Set down every entry again word for word, please, but skip the pictures.
>> START MATERIAL TO PROCESS
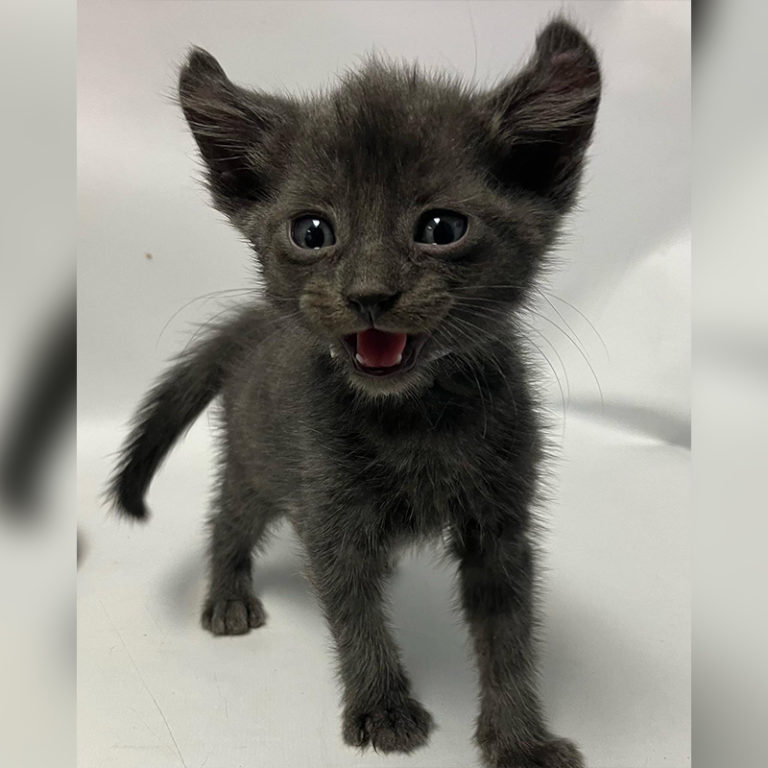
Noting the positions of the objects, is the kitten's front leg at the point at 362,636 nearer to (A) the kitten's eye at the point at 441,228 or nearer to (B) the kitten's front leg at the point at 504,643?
(B) the kitten's front leg at the point at 504,643

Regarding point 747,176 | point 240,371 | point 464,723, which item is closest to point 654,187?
point 747,176

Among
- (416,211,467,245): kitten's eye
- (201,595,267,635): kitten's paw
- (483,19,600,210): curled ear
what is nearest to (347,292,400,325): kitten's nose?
(416,211,467,245): kitten's eye

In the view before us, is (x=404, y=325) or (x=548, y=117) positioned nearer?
(x=404, y=325)

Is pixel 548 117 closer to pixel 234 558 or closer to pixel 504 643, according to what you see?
pixel 504 643

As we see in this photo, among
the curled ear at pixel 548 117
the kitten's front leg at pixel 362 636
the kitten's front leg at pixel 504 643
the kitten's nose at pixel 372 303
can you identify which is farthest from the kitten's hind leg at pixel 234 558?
the curled ear at pixel 548 117

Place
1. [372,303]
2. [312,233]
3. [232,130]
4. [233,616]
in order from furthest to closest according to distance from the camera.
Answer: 1. [233,616]
2. [232,130]
3. [312,233]
4. [372,303]

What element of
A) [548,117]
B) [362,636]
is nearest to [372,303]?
[548,117]

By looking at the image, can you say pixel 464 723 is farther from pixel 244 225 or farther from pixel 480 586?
pixel 244 225
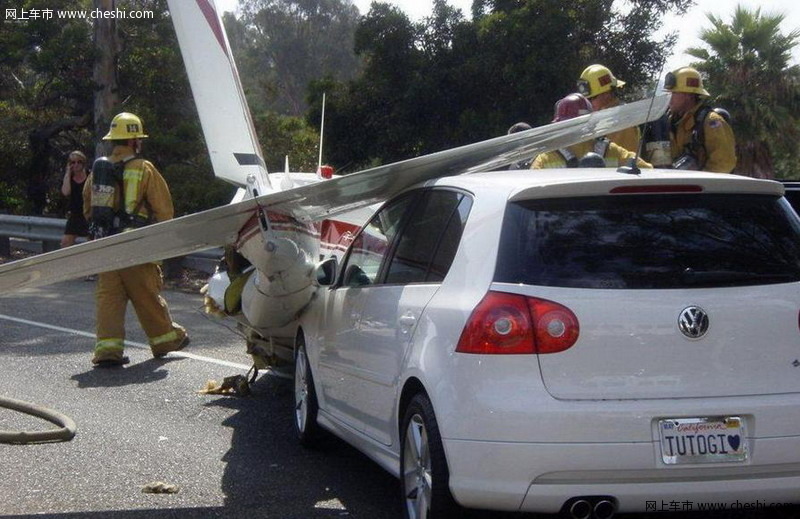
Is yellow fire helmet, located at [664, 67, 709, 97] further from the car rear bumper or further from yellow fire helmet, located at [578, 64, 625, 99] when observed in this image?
the car rear bumper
>> END MATERIAL TO PROCESS
● **SOLUTION TO THIS EXERCISE**
Noting the positions of the objects, is the kitten's front leg at the point at 362,636 nearer to (A) the kitten's eye at the point at 441,228 or nearer to (B) the kitten's front leg at the point at 504,643?
(B) the kitten's front leg at the point at 504,643

Regarding point 747,176 | point 240,371 | point 464,723, which item is closest to point 654,187?
point 747,176

Among
- (416,211,467,245): kitten's eye
- (201,595,267,635): kitten's paw
- (483,19,600,210): curled ear
what is nearest to (347,292,400,325): kitten's nose?
(416,211,467,245): kitten's eye

In the view before us, is (x=404, y=325) or (x=548, y=117) positioned nearer?
(x=404, y=325)

Is pixel 548 117 closer to pixel 234 558 or closer to pixel 504 643, according to what you see?
pixel 504 643

As we see in this photo, among
the curled ear at pixel 548 117
the kitten's front leg at pixel 362 636
the kitten's front leg at pixel 504 643
the kitten's nose at pixel 372 303
can you identify which is farthest from the kitten's hind leg at pixel 234 558?
the curled ear at pixel 548 117

Place
1. [372,303]
2. [312,233]
3. [232,130]
4. [233,616]
in order from furthest to closest according to distance from the camera.
Answer: 1. [233,616]
2. [232,130]
3. [312,233]
4. [372,303]

What element of
A) [548,117]
B) [362,636]
is nearest to [372,303]?
[548,117]

By looking at the image, can you say pixel 464 723 is farther from pixel 244 225 or farther from pixel 480 586?
pixel 244 225
Is yellow fire helmet, located at [664, 67, 709, 97] further from the car rear bumper or further from yellow fire helmet, located at [578, 64, 625, 99] when observed in this image?
the car rear bumper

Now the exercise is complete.